Face à une dégradation rapide de la situation hydrologique, les services de l'État annoncent un durcissement des mesures de restriction des usages de l'eau sur plusieurs bassins versants du département.
« Le déficit de précipitations observé depuis le mois d'avril, conjugué à des températures très supérieures aux normales de saison et à l'épisode de canicule, entraîne une baisse significative du niveau des cours d'eau », soulignent les services de l'État. Une situation aggravée par « une nette augmentation des prélèvements en eau alors que les débits poursuivent leur diminution ».
Trois bassins en niveau d'alerte le plus élevé
Réuni le 24 juin, le comité de suivi opérationnel de l'étiage a conduit le préfet de l'Ariège à renforcer les mesures de gestion de la ressource en eau.
Les bassins versants de l'Arize non réalimenté, des affluents de la Lèze ainsi que du Volp sont désormais placés en crise, le niveau d'alerte le plus élevé. Les bassins du Sios, des affluents de l'Ariège aval, de l'Hers-Vif non réalimenté et de plusieurs autres affluents passent en alerte renforcée, tandis que le Touyre est placé en alerte. Plusieurs autres secteurs restent ou passent en vigilance.

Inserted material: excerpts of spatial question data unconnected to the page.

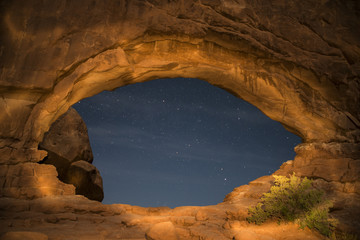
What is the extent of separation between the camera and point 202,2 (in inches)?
320

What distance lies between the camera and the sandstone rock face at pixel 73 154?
13.5 metres

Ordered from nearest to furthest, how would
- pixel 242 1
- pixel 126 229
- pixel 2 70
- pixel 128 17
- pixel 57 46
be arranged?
pixel 126 229
pixel 2 70
pixel 57 46
pixel 128 17
pixel 242 1

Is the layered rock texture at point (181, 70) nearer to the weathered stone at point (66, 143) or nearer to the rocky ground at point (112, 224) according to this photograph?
the rocky ground at point (112, 224)

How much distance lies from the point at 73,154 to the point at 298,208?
40.9 ft

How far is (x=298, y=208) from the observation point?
6.03 metres

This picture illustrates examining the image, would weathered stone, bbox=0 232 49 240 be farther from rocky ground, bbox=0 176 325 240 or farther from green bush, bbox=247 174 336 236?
green bush, bbox=247 174 336 236

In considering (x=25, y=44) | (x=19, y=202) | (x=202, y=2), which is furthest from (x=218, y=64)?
(x=19, y=202)

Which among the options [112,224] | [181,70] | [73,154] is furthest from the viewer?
[73,154]

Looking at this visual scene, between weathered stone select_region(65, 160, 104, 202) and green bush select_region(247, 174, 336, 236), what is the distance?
10.9 metres

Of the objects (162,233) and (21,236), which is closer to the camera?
(21,236)

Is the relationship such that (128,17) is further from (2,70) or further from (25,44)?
(2,70)

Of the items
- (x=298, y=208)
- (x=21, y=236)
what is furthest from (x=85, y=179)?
(x=298, y=208)

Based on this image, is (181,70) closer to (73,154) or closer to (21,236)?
(21,236)

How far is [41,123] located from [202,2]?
6.56 meters
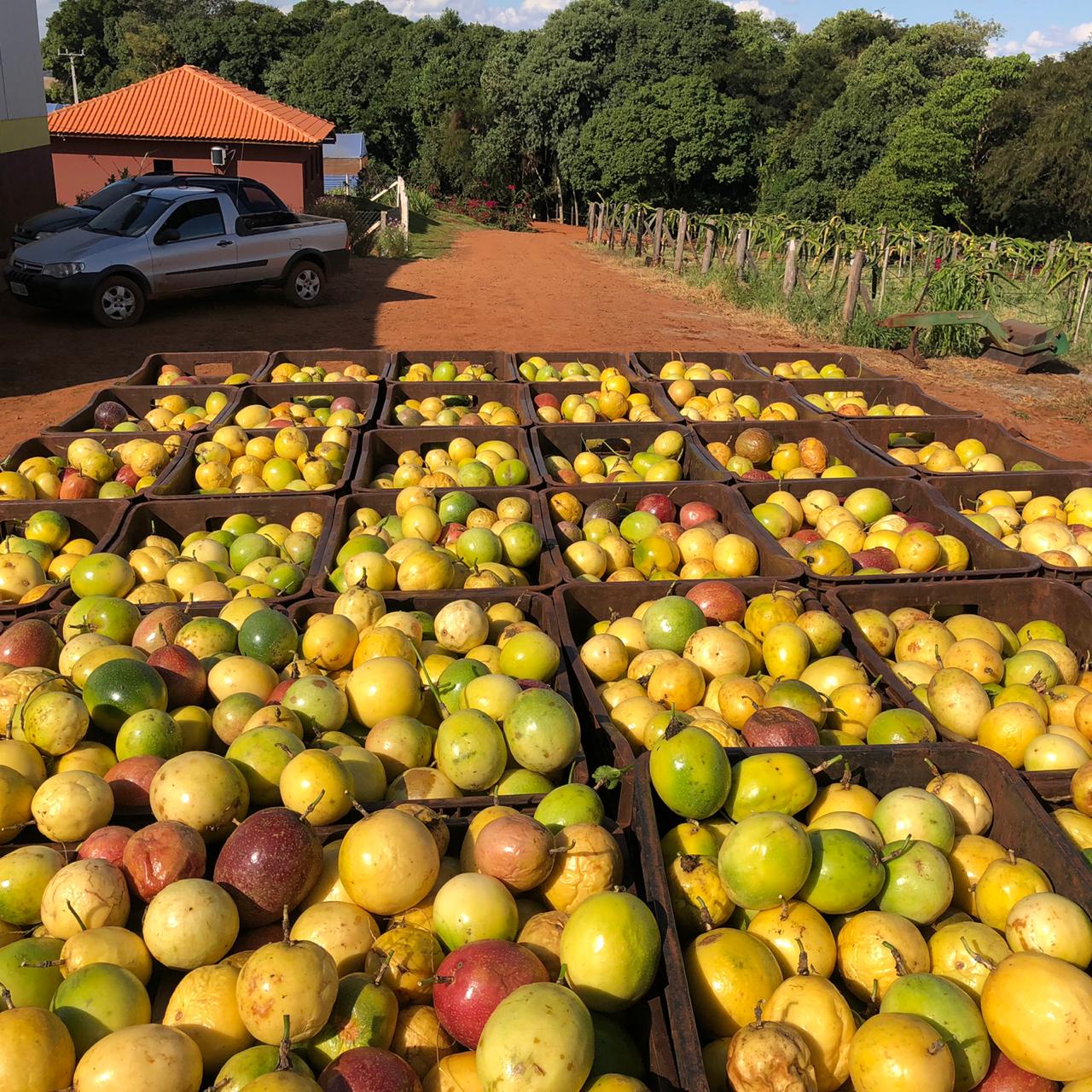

Les prévisions météorologiques ne laissent guère espérer d'amélioration à court terme. « Les températures toujours élevées et l'absence de précipitations annoncées par Météo-France pour les prochains jours ne permettent pas d'envisager une amélioration de la situation hydrologique », précisent les services de l'État.
Remplissage des piscines, arrosage, fonctionnement des fontaines interdit et des restrictions renforcées
Dans les secteurs classés en crise, seuls les usages prioritaires – alimentation en eau potable, santé publique, sécurité ou abreuvement des animaux – demeurent autorisés, ainsi que certains arrosages agricoles et des potagers à des horaires très encadrés.
En alerte renforcée, le remplissage des piscines privées, le lavage des voitures, le nettoyage des façades, des trottoirs ou encore le fonctionnement des fontaines en circuit ouvert sont interdits. L'arrosage des pelouses et espaces verts est totalement proscrit, tandis que celui des potagers n'est autorisé qu'entre 20 heures et minuit, puis entre 4 heures et 8 heures.
Dans les secteurs placés en alerte, les restrictions sont un peu moins strictes, mais concernent notamment l'irrigation agricole, le remplissage des piscines et le lavage des véhicules.
Parallèlement, les services de l'État maintiennent, à titre exceptionnel, le soutien du débit de l'Hers-Vif grâce à la retenue de Montbel afin de compenser les prélèvements agricoles. Un calendrier de tours d'eau continue également d'être appliqué sur le Contirou, dans le secteur de Mirepoix, afin de limiter la pression sur ce cours d'eau particulièrement fragile.
Des contrôles annoncés, jusqu'à 7500 euros d'amende
Les autorités rappellent que ces mesures feront l'objet de contrôles assurés par la Direction départementale des territoires et l'Office français de la biodiversité. Les contrevenants s'exposent à des amendes pouvant atteindre 1 500 euros pour les particuliers et 7 500 euros pour les personnes morales.
Au-delà des restrictions réglementaires, les services de l'État appellent l'ensemble des usagers – particuliers, collectivités, agriculteurs et industriels – à réduire leur consommation d'eau et recommandent notamment, dès le niveau de vigilance, de renoncer au remplissage des piscines privées ainsi qu'au lavage des véhicules.
L'arrêté préfectoral pourra être adapté dans les prochains jours en fonction de l'évolution de la situation météorologique et des débits des cours d'eau.